Isolating YARN Applications in Docker Containers
The Docker executor for YARN involves work on YARN along with its counterpart in Docker to forge the necessary API end points. The purpose of this page is to collect related tickets across both projects in one location.
The advantages Containers and Docker offer to Hadoop YARN are well understood:
* Security. YARN is typically deployed as a multi-tenant environment in large organizations with multiple groups sharing a common IT-managed cluster. Tasks from different tenants could potentially be scheduled on the same host. Containers securely isolate those tasks by limiting the privilege scope of a task to the container in which it runs. Root in the container is distinct from root on the host. Even though the root in a container could run privileged operations, it only affects the container counterparts of the host resources but not the host directly. Specific Linux Capabilities possessed by the task, devices accessible to it, etc. are adjusted for each container.
When combined with Software Defined Networking techniques, containers isolate the network traffic of different tenant applications. Then the tasks of one customer would not be able to maliciously or unintentionally snoop the traffic of another tenant.
* Performance isolation. Containers provide resource accounting and enforce resource limits on the processes running within them to prevent applications from stepping on each other. For fine-grain control, resource limits associated with CPU, memory and I/O bandwidth can be tuned on-the-fly as decided by the resource manager.
* Higher utilization by co-scheduling CPU and I/O bound jobs. In a multitenant environment, applications have varying resource needs. While some tasks are compute intensive, others could be I/O-bound. When the tasks of an I/O bound job are scheduled on a node, its compute resources go unused and vice versa. Due to the security risk of co-locating the tasks of different tenants on a shared machine, the idle resources are not allocated to other tenants even if they are able to utilize them. Containers prevent such resource underutilization by securely isolating tasks from one another, so that they can be safely co-scheduled on the same host.
* Consistency. Distributed YARN applications consist of tasks that need to run on different cluster nodes deployed with an identical host environment. Any discrepancies may cause application misbehavior. Containers ensure that all the tasks of an application run in a consistent software environment defined by the container and its image, regardless of the state of the host. For example, an application could run in an Ubuntu environment making use of Ubuntu-specific software, while the host itself runs RHEL.

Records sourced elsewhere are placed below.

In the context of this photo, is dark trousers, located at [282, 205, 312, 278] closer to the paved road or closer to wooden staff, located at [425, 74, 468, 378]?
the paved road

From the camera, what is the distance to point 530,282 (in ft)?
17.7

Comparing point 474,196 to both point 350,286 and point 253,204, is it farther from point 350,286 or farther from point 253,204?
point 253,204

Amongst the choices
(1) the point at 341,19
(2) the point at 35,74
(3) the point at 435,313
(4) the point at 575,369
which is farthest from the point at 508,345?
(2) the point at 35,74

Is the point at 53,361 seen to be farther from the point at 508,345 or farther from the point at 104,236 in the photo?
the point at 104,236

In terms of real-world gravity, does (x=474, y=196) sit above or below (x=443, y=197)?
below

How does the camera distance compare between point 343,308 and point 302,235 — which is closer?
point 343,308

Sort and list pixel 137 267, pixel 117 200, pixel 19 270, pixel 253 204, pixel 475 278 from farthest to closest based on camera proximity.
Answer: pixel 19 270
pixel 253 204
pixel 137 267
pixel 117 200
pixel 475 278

* Isolation of software dependencies and configuration. YARN is designed to be modular, with well-defined interfaces between applications and its core. This allows applications to be built as independent binaries which often rely on third party software. For example, an application that predicts consumer spending based on linear regression might have a dependency on Matlab. Since the tasks of an application could be potentially scheduled to run on any host in the cluster, these software dependencies would have to be installed on all the cluster nodes. A variety of applications all sharing the same YARN cluster can quickly clutter the nodes with their respective software dependencies. Installing all dependencies across all hosts is an unscalable approach. In some cases, the software dependencies and their versions may be mutually conflicting.

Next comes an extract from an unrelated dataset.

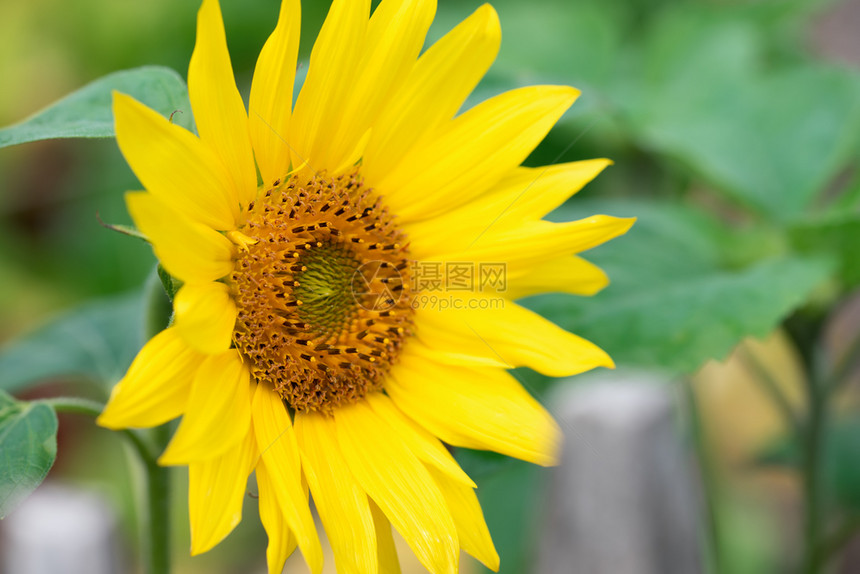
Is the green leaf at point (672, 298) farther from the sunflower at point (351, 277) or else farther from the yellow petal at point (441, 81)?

With applications encapsulated in Docker containers, software dependencies and the system configuration required for them can be specified independent of the host and other applications running on the cluster.

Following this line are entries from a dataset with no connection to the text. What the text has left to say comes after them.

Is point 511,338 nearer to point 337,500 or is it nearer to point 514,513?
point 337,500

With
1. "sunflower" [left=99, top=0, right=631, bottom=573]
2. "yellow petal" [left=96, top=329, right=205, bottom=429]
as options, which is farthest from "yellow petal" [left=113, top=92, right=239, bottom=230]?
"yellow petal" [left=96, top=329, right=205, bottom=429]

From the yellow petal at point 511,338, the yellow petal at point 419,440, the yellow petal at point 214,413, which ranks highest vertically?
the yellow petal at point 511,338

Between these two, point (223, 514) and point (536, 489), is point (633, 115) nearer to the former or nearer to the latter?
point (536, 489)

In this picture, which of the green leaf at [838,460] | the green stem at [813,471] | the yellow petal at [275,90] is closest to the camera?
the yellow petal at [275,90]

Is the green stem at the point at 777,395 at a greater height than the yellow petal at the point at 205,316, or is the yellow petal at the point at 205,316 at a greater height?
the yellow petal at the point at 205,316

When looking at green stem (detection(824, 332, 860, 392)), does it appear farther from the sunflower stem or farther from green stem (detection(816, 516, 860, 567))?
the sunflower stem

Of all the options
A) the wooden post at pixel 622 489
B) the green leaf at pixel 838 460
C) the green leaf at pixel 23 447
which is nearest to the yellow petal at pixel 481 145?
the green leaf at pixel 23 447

* Reproducible and programmable mechanism to define application environments. Docker supports a mechanism to programmatically build out a consistent environment required for YARN applications. The build process can be run offline with its products stored in the central repository of container images. At the time of deployment, the image bits are quickly streamed into the cluster without incurring the overhead of runtime configuration.
* Rapid provisioning. The central repository of container images decouples software state and configuration from the hardware, enabling a relatively stateless base platform to be rapidly provisioned for a YARN application, by automatically pulling the right container image on demand. When the job finishes the containers are simply removed, returning the cluster to its pristine state.
Realizing these benefits requires changes to both Docker and YARN. Several of the necessary Docker features for the above such as excluding intermediate data directory from copy-on-write file system and adding data node Unix socket from host into the container for short-circuit IO are already available. The following new pieces of work needs to be done.
YARN Docker executor
An initial patch of Docker executor.
- Some of the Docker features below may only be made available via its REST endpoint. Docker executor should connect to it rather than shell out to invoke those functions.
Docker support for user namespaces to map root user in the container to an unprivileged user on the host. Currently root in a Docker container has root privileges on the host.
Container network configuration that allows the task and application master containers to talk to each other. The NAT'ed non-routable IP addresses assigned by Docker don't allow the task to reach the application master running in a container on a different host. Possible approaches to addressing this and relevant tickets are outlined here.
Dynamic tuning of resource limits for granular control over resources allocation. Docker currently does not allow changing container resources once created.